| Aufgabe |
Gib aus dem Text über die Bundesagentur für Arbeit den Teil wieder, der mit "Philipp Mißfelder, Vorsitzender" beginnt und nach "von Arbeitslosen privatisiere." endet. Ersetze darin "Weiterbildungen" durch "Fortbildungen".

| Textauszug |
--*--
Philipp Mißfelder, Vorsitzender der Jungen Union, hat sich für deutliche Einsparungen im Haushalt der Bundesagentur für Arbeit ausgesprochen. Es gebe dort etwa im Bereich der Weiterbildungen viele unsinnige Maßnahmen, sagte Mißfelder. Eine Senkung des Beitragssatzes zur Arbeitslosenversicherung von derzeit 3,3 auf drei Prozent sei allein schon deshalb möglich, fügte der CDU-Wirtschaftspolitiker hinzu. Er könne sich sogar vorstellen, auf die Behörde ganz zu verzichten, wenn man andere Wege für die Versicherungsleistung finde und die Vermittlung von Arbeitslosen privatisiere.
--*--
| Datenauszug |
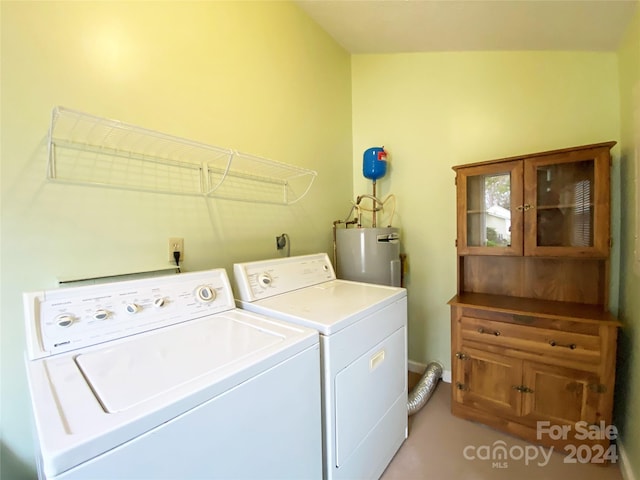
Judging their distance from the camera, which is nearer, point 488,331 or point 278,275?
point 278,275

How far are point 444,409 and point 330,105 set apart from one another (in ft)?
8.41

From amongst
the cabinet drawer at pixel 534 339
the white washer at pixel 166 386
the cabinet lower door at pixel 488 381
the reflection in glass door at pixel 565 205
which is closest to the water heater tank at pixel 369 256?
the cabinet drawer at pixel 534 339

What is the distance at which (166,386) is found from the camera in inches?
27.1

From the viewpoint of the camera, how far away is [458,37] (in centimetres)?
196

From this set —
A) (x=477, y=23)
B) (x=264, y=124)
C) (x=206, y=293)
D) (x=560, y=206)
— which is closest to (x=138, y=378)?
(x=206, y=293)

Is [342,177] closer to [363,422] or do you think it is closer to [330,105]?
[330,105]

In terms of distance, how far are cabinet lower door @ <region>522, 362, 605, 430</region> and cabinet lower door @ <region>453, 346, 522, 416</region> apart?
6 centimetres

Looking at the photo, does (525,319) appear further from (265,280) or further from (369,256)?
(265,280)

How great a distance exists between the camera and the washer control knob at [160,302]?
43.0 inches

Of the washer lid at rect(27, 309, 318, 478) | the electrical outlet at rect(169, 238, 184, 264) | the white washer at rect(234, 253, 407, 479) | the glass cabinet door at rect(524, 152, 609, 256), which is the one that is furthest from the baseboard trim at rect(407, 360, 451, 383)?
the electrical outlet at rect(169, 238, 184, 264)

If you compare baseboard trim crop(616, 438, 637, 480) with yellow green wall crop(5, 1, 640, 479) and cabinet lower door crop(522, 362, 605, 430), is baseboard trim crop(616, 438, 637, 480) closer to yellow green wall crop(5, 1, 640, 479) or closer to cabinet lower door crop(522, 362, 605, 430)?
yellow green wall crop(5, 1, 640, 479)

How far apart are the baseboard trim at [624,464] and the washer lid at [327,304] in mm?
1366

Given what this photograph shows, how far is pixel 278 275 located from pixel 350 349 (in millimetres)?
620

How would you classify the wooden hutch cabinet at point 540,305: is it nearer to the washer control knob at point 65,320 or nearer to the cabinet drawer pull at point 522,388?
the cabinet drawer pull at point 522,388
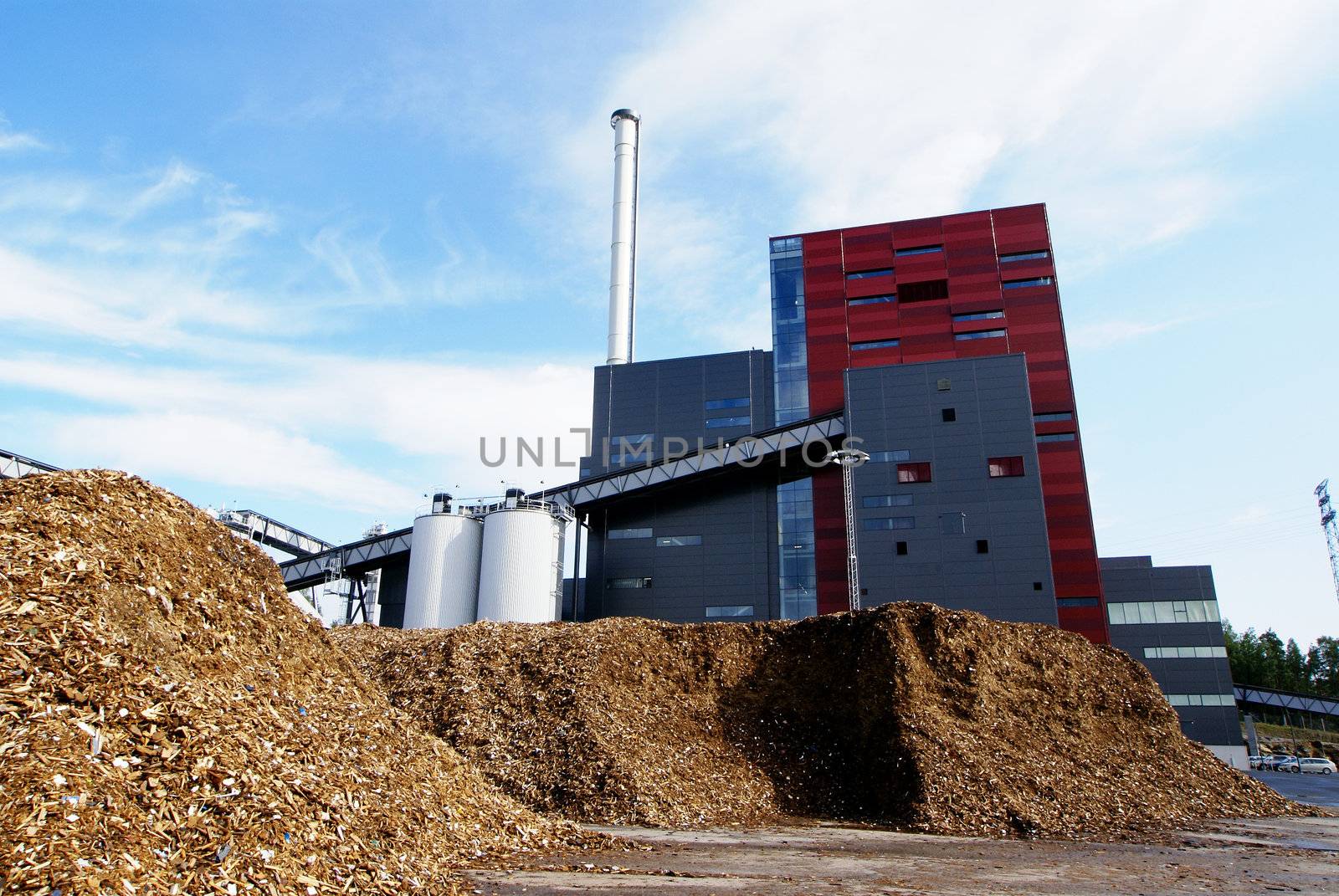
--*--
| Ausgabe |
Philipp Mißfelder, Vorsitzender der Jungen Union, hat sich für deutliche Einsparungen im Haushalt der Bundesagentur für Arbeit ausgesprochen. Es gebe dort etwa im Bereich der Fortbildungen viele unsinnige Maßnahmen, sagte Mißfelder. Eine Senkung des Beitragssatzes zur Arbeitslosenversicherung von derzeit 3,3 auf drei Prozent sei allein schon deshalb möglich, fügte der CDU-Wirtschaftspolitiker hinzu. Er könne sich sogar vorstellen, auf die Behörde ganz zu verzichten, wenn man andere Wege für die Versicherungsleistung finde und die Vermittlung von Arbeitslosen privatisiere.